• What to do: When you retype the data, keep every line exactly as it appears.

• Provided material:

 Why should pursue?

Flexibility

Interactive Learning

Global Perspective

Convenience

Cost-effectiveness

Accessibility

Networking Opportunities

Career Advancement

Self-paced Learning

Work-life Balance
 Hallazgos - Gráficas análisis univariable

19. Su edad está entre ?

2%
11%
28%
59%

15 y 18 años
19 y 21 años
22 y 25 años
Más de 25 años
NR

• Answer for the task:
 Why should pursue?

Flexibility

Interactive Learning

Global Perspective

Convenience

Cost-effectiveness

Accessibility

Networking Opportunities

Career Advancement

Self-paced Learning

Work-life Balance
 Hallazgos - Gráficas análisis univariable

19. Su edad está entre ?

2%
11%
28%
59%

15 y 18 años
19 y 21 años
22 y 25 años
Más de 25 años
NR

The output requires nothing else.